In August 2021, she attempted to re-enter Britain to formalise the marriage in a civil ceremony. As a Mauritian national she did not require a visa, but immigration officers at Heathrow searched her phone on arrival and discovered Isis-related material, including jihadist propaganda videos and footage of soldiers. A police report presented to the Special Immigration Appeals Commission noted that she “appeared very blasé” about the content and said she could not recall how it had come to be on her device, though she admitted she had wanted to learn more about it. Despite these findings, she was allowed into the country and went on to live with Rahman.
In February 2022, Rahman was arrested and recalled to prison after breaching the terms of his licence. He was convicted of failing to notify authorities about a mobile phone, an email address and a bank account. The court heard he had used the undisclosed phone to make private video calls to Purbhoo, and a forensic psychology report found she had been “complicit in the breaches for which Mr Rahman was convicted.”
Purbhoo’s case was reviewed in 2023 and she was permanently excluded from the United Kingdom by then-Home Secretary Suella Braverman. In a ruling published this week, judges at the Special Immigration Appeals Commission upheld that decision and dismissed her appeal. Mrs Justice Farbey, Mark Ockelton and Roger Golland found that her willingness to place her “own interests over and above legal or administrative processes is troubling and risky,” and concluded she had been “reasonably assessed as a national security risk.”
The legal restrictions that had previously prevented reporting of Purbhoo’s identity and her relationship with Rahman have now been lifted.

Stored records

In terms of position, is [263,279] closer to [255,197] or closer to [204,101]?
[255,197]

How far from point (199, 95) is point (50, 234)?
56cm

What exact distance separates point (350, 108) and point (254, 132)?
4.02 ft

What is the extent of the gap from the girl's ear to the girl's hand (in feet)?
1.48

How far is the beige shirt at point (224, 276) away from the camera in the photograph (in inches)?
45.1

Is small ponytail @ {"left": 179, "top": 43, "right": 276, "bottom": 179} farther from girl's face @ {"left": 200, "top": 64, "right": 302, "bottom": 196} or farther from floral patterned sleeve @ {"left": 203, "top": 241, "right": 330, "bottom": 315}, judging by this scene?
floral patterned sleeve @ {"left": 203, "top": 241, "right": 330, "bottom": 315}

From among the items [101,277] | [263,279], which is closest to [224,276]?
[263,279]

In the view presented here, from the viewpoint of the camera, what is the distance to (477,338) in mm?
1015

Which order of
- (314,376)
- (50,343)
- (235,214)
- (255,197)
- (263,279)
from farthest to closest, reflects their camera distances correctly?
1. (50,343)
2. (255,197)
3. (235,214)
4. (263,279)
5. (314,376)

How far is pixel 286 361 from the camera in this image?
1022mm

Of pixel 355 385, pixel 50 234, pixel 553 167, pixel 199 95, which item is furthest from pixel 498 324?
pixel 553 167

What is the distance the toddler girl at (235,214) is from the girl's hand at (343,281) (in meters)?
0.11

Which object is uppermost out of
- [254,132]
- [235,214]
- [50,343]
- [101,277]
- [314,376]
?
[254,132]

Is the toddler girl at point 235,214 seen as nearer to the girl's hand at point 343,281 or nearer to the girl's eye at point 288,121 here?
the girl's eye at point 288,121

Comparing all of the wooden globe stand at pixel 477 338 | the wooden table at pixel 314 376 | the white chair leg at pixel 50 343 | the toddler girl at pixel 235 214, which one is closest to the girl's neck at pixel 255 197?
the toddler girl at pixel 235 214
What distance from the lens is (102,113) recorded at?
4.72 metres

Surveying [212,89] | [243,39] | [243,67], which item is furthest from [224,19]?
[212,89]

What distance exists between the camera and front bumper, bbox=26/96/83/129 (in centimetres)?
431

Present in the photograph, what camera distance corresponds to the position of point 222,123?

* **Written task**
Echo the passage of the article above on Purbhoo's exclusion from Britain, beginning at the words "In August 2021, she" and stopping after "live with Rahman.".

* **Output for this exercise**
In August 2021, she attempted to re-enter Britain to formalise the marriage in a civil ceremony. As a Mauritian national she did not require a visa, but immigration officers at Heathrow searched her phone on arrival and discovered Isis-related material, including jihadist propaganda videos and footage of soldiers. A police report presented to the Special Immigration Appeals Commission noted that she “appeared very blasé” about the content and said she could not recall how it had come to be on her device, though she admitted she had wanted to learn more about it. Despite these findings, she was allowed into the country and went on to live with Rahman.